The current issue of the New England Journal of Medicine (subscription required) includes four new articles addressing heritable human gene editing.
George Daley (who was also discussed in a post on this blog last December 6) argues that work must proceed to find a responsible way of editing the human germline for people with genetic diseases that are devastating, untreatable, and largely unavoidable unless affected people forego having children. This would be a limited use of heritable gene editing, he holds, although it may ultimately become attractive to the 1-4% of offspring of unrelated people who have genetic diseases, who seek to eliminate risk of passing on those diseases, or risk of them, to future generations. He thinks that “our ignorance” regarding genetic complexity will ultimately prevent attempts at begetting genetically enhanced, “designer” children.

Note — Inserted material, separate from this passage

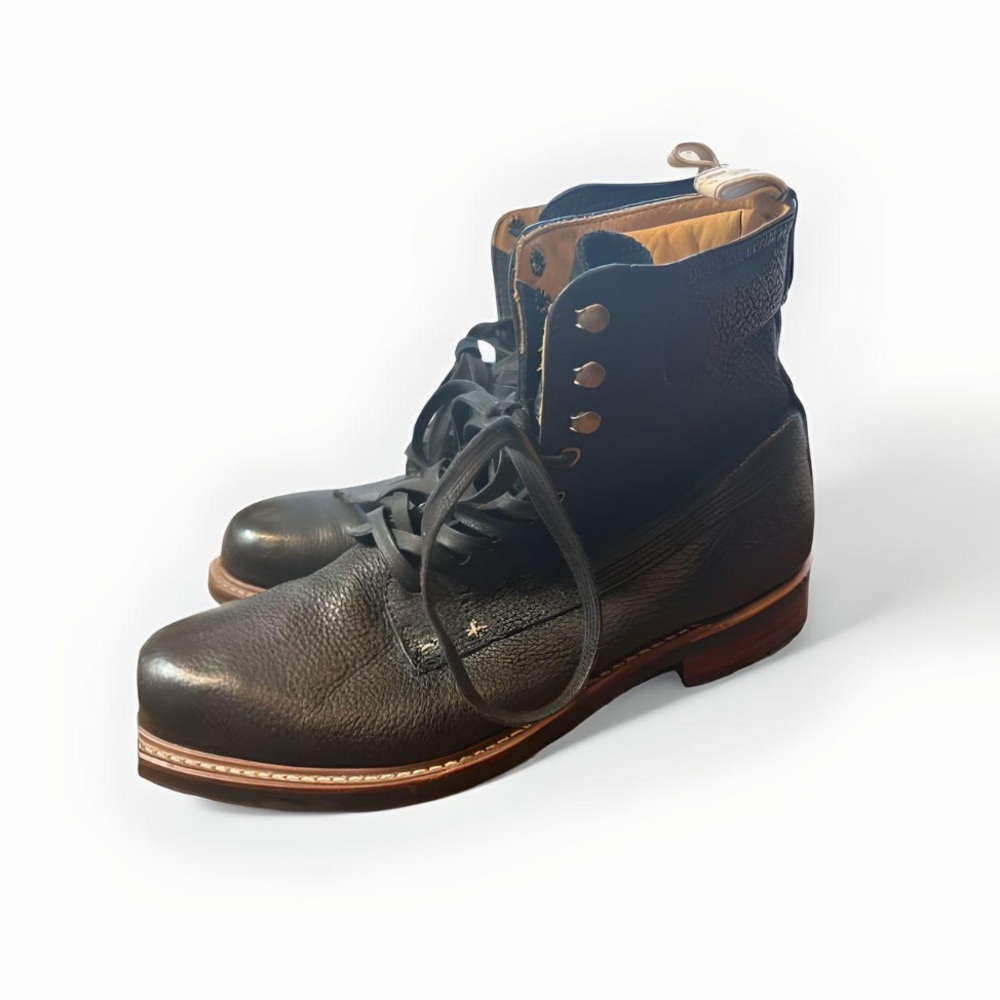 Men’s rag and bone lace up boots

Matthew Porteus reviews “the new class of medicines” becoming possible due to DNA editing. These include genetically modified cells as drugs, other attempts to treat existing people with known genetic disease by editing genes in part of their bodies, and, eventually, editing humans so that the genes they transmit to future generations are permanently altered.
Lisa Rosenbaum reviews several of the objections to heritable gene editing that can stand in the way of scientific and social consensus. Among these, she points out that people with disabilities often live very fruitful lives—lives that may never have come to be if their parents had the chance to edit their genomes, or not brought them to birth in favor of another embryo selected, without editing, through preimplantation genetic diagnosis. But some disabilities are too severe to allow fruitful lives. In such cases, she asks, “who is qualified to decide whether it is ethical to alter these children’s fate?” If you think you can edit a baby destined to suffer severe genetic disease, are you obligated to try? In that case, there’s “no such thing as an ‘informed decision’…you can’t know until you know.”

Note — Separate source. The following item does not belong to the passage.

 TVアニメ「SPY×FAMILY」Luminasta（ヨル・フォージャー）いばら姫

Alta Charo, who has co-led several recent prominent international conferences on human gene editing, argues that the “rogues” will proceed to edit people irresponsibly, even—and perhaps especially—in the face of a moratorium. A more effect approach would be an “ecosystem” of restrictions, including formal regulation, restriction on supplies of raw materials (that is, human eggs, sperm, and embryos) for experimentation, patent and licensing restrictions, health insurance policies, liability for lawsuits, and the like. Broad, international consensus is an unlikely prospect, she argues, but individual nations may enact their own regimes. Whether this would really stop a black market is questionable, and heritable editing would become the province of favored entities (government or industry), I suppose—perhaps slowing the whole process down but leaving objections to the practice unsatisfied.
Each of these authors condemns He Jiankui’s claimed editing of Chinese twin girls who were born late last year. Each of them also clearly takes the position that human gene editing should be regulated, either because it should proceed or because it will, inevitably, proceed.
None of the authors suggests that heritable human gene editing should “never” be done, the position Francis Collins, the head of the US National Institutes of Health, took on Gerry Baker’s WSJ at Large on the Fox Business Network on Feb 22, 2019. (I would link it but it appears that the clip has not been preserved on the network’s website.)
This blog recently recounted some reasons why heritable human gene editing should not be pursued. But the train appears to have left the station.